Yizkor, performed at the New Vic Theatre from Friday 21 to Monday 24 January ahead of the United Nations Holocaust Memorial Day, follows the experiences of two teenagers, Ariella and Moshe, in an Eastern European Shtetl between May 1939 and 1944.
The documentary-drama has been created using real words written in letters and diaries, and witness and survivor testimonies of teenagers during the Holocaust. Audiences hear the voices of Ibi and Waldemar Ginsburg throughout, two Holocaust survivors who worked with New Vic Borderlines to develop the play.
Each performance will be introduced by UN Translator and survivor of the Bosnian Genocide Aida Haughton MBE. Every audience member will receive an empty Yizkor Passport typical of the era to allow them to discover more about those affected by the Holocaust. Following the play audiences will be invited to participate in an interactive discussion with Aida, New Vic Borderlines director and writer Susan Moffat, and war crime investigator Howard Tucker CBE, who spent over eight years as Head of Mission of the International Criminal Tribunal for the Former Yugoslavia offices in Bosnia and Herzegovina. Each audience member will have the opportunity to make their own ‘This Day’ pledge to stand up against prejudice, discrimination and hate.
Yizkor gives audiences an important insight into a community, culture and way of life that was all but wiped out as a result of the Holocaust.

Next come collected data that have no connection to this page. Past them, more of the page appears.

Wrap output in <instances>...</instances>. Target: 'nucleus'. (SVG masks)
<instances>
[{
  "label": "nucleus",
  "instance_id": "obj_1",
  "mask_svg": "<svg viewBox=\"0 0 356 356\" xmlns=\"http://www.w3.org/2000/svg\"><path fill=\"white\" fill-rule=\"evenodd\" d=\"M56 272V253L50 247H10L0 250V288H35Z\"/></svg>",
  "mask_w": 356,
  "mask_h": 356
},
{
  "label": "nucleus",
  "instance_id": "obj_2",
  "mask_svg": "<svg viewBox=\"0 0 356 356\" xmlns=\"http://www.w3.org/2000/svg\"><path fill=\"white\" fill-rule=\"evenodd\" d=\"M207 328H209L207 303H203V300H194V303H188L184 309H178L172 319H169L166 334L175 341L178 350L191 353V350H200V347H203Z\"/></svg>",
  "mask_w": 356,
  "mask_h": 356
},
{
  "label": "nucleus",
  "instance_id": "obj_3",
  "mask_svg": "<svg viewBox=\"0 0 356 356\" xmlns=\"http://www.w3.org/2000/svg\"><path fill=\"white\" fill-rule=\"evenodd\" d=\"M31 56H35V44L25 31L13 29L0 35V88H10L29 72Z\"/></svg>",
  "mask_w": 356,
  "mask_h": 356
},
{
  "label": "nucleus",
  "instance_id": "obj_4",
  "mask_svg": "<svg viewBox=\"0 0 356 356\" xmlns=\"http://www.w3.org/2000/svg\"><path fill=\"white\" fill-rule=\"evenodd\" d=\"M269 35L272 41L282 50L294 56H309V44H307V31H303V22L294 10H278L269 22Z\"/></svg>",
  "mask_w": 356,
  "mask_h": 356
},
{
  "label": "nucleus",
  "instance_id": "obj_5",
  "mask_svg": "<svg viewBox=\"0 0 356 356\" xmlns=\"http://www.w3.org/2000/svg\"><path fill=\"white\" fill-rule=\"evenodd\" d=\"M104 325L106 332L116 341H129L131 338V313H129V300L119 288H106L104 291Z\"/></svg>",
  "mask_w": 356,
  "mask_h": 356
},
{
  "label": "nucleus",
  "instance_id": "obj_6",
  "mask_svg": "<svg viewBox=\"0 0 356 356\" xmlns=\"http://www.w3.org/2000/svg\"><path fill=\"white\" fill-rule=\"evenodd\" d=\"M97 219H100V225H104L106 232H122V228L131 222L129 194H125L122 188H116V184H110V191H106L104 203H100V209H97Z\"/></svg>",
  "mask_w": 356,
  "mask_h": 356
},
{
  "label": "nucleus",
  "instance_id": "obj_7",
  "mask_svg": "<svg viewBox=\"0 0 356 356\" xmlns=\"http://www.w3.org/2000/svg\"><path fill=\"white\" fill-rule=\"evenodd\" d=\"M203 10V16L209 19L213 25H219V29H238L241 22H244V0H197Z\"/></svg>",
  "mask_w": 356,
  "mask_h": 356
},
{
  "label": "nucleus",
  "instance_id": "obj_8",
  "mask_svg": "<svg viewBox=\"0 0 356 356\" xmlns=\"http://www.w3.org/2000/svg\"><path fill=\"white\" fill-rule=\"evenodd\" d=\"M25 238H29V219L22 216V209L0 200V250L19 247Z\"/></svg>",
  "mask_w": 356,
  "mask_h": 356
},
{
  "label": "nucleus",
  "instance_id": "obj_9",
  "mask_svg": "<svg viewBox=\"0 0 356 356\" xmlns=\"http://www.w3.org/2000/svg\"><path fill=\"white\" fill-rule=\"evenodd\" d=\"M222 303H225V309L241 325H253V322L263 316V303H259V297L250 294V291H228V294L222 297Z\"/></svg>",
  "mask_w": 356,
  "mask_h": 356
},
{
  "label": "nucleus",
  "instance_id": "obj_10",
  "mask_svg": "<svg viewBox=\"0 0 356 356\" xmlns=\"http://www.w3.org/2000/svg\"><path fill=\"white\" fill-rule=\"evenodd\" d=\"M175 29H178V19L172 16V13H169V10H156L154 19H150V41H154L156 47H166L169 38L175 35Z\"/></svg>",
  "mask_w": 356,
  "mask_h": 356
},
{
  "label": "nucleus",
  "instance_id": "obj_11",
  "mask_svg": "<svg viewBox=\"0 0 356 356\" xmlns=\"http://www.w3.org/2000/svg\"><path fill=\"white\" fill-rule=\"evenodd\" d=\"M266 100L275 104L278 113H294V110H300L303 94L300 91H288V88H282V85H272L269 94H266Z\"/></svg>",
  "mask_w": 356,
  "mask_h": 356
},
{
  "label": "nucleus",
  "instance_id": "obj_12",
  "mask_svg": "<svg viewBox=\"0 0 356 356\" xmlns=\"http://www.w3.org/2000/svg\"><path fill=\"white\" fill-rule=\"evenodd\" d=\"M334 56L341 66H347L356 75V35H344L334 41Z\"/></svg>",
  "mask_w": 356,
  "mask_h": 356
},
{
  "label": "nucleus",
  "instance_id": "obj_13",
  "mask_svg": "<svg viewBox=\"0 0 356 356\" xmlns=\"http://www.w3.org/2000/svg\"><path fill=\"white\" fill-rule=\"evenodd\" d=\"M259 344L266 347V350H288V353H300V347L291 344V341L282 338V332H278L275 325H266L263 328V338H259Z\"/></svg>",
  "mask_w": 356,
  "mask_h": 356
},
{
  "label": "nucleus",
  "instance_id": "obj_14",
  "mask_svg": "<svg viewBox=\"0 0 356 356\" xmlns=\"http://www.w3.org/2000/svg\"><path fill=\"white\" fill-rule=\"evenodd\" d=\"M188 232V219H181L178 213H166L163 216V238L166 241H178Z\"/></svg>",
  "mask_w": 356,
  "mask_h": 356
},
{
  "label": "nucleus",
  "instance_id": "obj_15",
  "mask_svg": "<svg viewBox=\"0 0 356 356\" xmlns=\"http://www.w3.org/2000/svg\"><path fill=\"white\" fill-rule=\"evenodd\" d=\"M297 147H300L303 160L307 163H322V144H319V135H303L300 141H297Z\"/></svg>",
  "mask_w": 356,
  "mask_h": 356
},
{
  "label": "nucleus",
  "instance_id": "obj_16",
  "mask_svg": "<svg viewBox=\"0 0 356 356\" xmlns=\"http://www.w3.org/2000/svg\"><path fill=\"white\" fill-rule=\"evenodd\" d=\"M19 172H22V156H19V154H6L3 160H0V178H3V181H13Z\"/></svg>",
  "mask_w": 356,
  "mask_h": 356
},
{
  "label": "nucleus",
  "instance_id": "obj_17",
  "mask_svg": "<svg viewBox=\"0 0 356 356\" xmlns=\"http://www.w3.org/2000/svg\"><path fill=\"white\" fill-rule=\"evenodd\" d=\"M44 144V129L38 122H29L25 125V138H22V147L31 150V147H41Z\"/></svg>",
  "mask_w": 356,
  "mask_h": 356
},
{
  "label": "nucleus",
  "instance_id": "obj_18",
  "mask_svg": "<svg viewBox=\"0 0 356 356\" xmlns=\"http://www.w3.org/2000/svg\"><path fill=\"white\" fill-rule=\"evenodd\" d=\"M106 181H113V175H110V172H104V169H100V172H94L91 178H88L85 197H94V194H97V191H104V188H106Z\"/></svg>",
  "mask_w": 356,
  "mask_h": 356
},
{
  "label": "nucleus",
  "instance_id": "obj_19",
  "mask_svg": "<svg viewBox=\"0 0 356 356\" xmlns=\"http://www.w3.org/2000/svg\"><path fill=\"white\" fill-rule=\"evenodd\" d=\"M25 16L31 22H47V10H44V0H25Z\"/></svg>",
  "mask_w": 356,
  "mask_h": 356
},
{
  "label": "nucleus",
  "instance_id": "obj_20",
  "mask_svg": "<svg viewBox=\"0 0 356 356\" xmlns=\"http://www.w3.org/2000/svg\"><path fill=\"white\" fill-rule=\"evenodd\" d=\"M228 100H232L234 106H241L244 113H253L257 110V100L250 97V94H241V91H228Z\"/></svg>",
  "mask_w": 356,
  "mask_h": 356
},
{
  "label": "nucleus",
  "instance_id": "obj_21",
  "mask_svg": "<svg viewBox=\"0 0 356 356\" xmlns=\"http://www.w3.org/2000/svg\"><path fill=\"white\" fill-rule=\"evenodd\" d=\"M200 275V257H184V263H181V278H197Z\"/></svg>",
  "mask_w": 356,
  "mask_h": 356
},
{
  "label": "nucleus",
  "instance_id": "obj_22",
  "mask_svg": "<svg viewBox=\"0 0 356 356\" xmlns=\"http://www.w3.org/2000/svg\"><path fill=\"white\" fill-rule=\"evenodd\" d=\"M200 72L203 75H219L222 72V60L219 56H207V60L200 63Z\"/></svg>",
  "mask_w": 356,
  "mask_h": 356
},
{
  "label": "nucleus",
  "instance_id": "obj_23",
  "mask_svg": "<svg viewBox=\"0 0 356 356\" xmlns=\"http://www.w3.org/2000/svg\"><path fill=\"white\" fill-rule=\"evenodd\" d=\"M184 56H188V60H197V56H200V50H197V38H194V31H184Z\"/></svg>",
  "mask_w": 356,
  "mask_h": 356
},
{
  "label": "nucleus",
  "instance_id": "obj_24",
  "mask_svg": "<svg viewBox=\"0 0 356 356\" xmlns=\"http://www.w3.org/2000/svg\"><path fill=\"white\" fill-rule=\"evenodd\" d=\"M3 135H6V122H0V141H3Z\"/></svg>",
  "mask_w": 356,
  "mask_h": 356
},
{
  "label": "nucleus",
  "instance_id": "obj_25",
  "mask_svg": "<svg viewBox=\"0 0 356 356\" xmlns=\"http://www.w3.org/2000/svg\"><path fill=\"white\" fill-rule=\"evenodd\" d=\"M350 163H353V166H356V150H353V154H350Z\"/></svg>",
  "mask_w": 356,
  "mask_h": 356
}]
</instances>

New Vic Borderlines Director Susan Moffat said: “The Yizkor play is part of an on-going commitment for me personally and for New Vic Borderlines to play a part in creating a world which embraces tolerance and celebrates the richness of diversity, as well as the validation of similarity. Wal and Ibi were great friends of myself and the theatre, and the play continues in their absence; their determination to remember those who were murdered and pledge to stand against intolerance and discrimination. In place of the statistics of genocide we see how the erosion of humanity leads to both personal and communal devastation, caused by hate and prejudice. Everyone has a role to play in making our world a place for everyone to thrive, create and contribute. We all have a moral duty to prevent crimes against humanity, which lead to genocide.”